The Chinese stand was that the Kashmir issue between India and Pakistan should be resolved through bilateral dialogue in a peaceful way. "What they (China) do in PoK is without prejudice to their position on PoK," Rao said.

She said Krishna also raised the issue of the detention of 21 diamond merchants from Gujarat by China on charges of smuggling and emphasised that the legal process should be conducted in a transparent manner.

Rao said the Chinese side promised to continue to provide access to the Indian officials to the detainees. It also agreed to allow the family members of the detained persons to meet them between April 7 and 9.

On the boundary question, Rao said both sides agreed that the mechanism established with the Special Representatives to resolve the issue yielded progress as they worked out guiding principles and political parameters that can form the framework for boundary settlement.

"Both sides understand that it is a complex issue. It needs patience to solve it. There is a political will to move forward and narrow down the differences on it and to seek peaceful negotiated settlement to this outstanding issue.

While these efforts are on, peace and tranquillity on the boundary should be maintained," she said.

Wen told Krishna that China would work with India to increase mutual trust to "properly solve" border issues between the two nations.

History had proved that common development between China and India was beneficial to both, Wen was quoted as saying by state-run Xinhua news agency.

"The good-neighbourly friendship and common development are in accordance with the interests of the two countries, of Asia and of the world at large," Wen said.

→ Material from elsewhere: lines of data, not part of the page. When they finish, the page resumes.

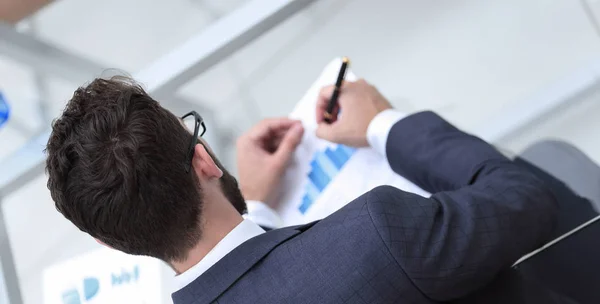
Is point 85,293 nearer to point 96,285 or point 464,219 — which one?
point 96,285

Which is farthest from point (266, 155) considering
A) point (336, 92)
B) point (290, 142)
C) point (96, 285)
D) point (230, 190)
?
point (96, 285)

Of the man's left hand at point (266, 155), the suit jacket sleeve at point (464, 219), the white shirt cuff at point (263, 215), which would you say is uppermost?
the suit jacket sleeve at point (464, 219)

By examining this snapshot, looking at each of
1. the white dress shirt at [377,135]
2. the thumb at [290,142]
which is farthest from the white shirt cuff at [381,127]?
the thumb at [290,142]

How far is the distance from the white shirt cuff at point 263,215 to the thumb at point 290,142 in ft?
0.25

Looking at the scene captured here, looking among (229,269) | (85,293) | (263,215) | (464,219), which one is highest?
(464,219)

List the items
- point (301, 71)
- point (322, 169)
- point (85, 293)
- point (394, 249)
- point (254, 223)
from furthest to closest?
1. point (301, 71)
2. point (85, 293)
3. point (322, 169)
4. point (254, 223)
5. point (394, 249)

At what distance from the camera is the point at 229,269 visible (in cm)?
60

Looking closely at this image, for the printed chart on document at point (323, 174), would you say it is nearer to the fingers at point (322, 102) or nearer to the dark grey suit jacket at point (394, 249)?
the fingers at point (322, 102)

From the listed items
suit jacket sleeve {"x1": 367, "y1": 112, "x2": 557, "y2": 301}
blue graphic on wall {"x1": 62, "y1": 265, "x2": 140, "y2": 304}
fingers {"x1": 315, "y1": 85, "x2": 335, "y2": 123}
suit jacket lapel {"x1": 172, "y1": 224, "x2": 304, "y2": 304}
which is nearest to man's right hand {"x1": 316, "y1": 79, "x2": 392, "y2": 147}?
fingers {"x1": 315, "y1": 85, "x2": 335, "y2": 123}

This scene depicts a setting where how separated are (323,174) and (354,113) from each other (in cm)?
11

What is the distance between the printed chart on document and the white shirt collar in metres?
0.26

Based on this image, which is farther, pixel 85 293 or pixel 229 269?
pixel 85 293

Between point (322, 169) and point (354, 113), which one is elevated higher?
point (354, 113)

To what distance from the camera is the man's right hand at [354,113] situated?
829 millimetres
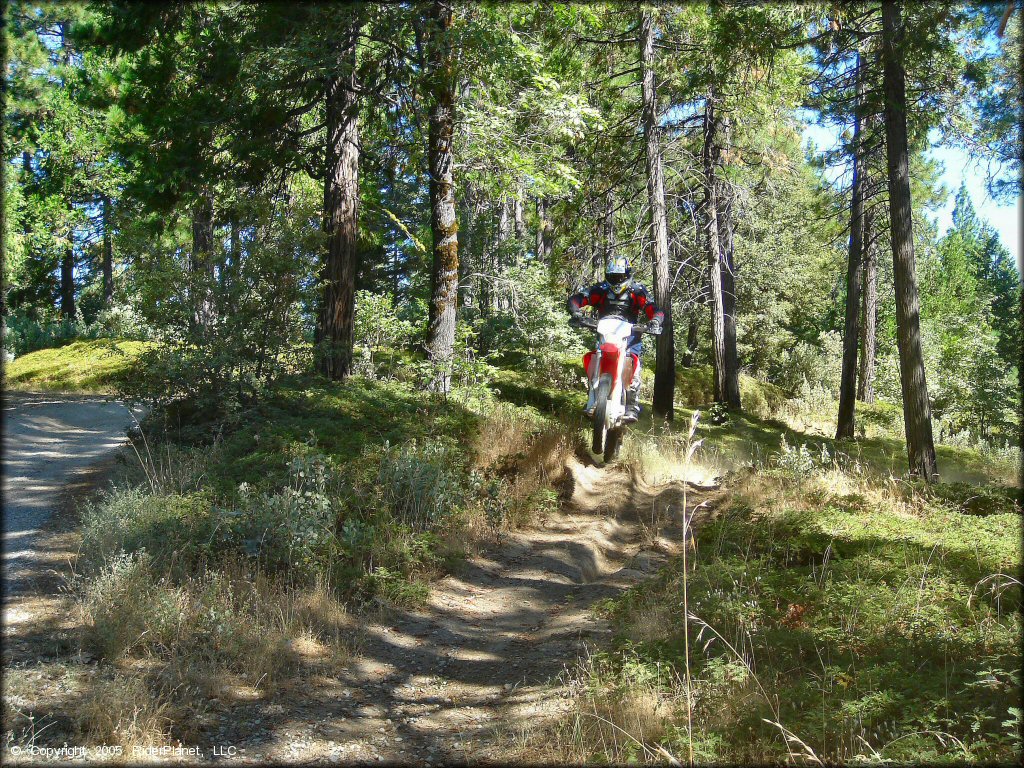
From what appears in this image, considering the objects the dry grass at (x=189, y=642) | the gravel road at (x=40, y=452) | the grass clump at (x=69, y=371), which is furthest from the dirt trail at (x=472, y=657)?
the grass clump at (x=69, y=371)

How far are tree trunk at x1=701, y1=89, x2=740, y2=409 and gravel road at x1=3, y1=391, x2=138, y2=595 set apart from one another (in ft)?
50.5

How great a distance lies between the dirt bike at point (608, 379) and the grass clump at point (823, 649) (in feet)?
9.06

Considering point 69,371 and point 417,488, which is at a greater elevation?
point 69,371

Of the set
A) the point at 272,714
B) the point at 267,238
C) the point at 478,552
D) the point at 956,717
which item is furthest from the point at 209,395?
the point at 956,717

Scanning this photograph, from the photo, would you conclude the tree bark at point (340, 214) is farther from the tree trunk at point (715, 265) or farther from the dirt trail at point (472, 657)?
the tree trunk at point (715, 265)

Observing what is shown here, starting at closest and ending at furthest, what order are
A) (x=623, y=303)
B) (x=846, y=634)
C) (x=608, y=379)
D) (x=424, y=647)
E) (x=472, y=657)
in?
(x=846, y=634) → (x=472, y=657) → (x=424, y=647) → (x=608, y=379) → (x=623, y=303)

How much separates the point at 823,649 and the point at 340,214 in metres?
10.3

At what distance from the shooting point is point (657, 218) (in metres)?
19.1

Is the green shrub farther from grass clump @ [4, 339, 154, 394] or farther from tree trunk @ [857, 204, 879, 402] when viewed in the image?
tree trunk @ [857, 204, 879, 402]

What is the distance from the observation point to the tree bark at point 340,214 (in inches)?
486

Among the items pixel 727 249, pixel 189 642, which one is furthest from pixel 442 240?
pixel 727 249

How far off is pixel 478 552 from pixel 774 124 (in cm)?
1669

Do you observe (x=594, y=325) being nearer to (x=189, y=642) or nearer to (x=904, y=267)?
(x=904, y=267)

"The establishment of this hotline indicates that the China-India relationship would become closer," Wen told Krishna. "Please convey my cordial greetings and best wishes to Prime Minister Singh and (UPA chairperson) Sonia Gandhi," Wen said.

"We warmly welcome your President (Pratibha Patil) visit to China," he said, adding that two countries must step up cultural and people-to-people exchanges this year being celebrated as the 60th year of diplomatic relations between the two countries.

"In a word this year should be considered as year of friendship in India-China relations," Wen said and hoped the two nations would expand cooperation and coordination both bilaterally and internationally.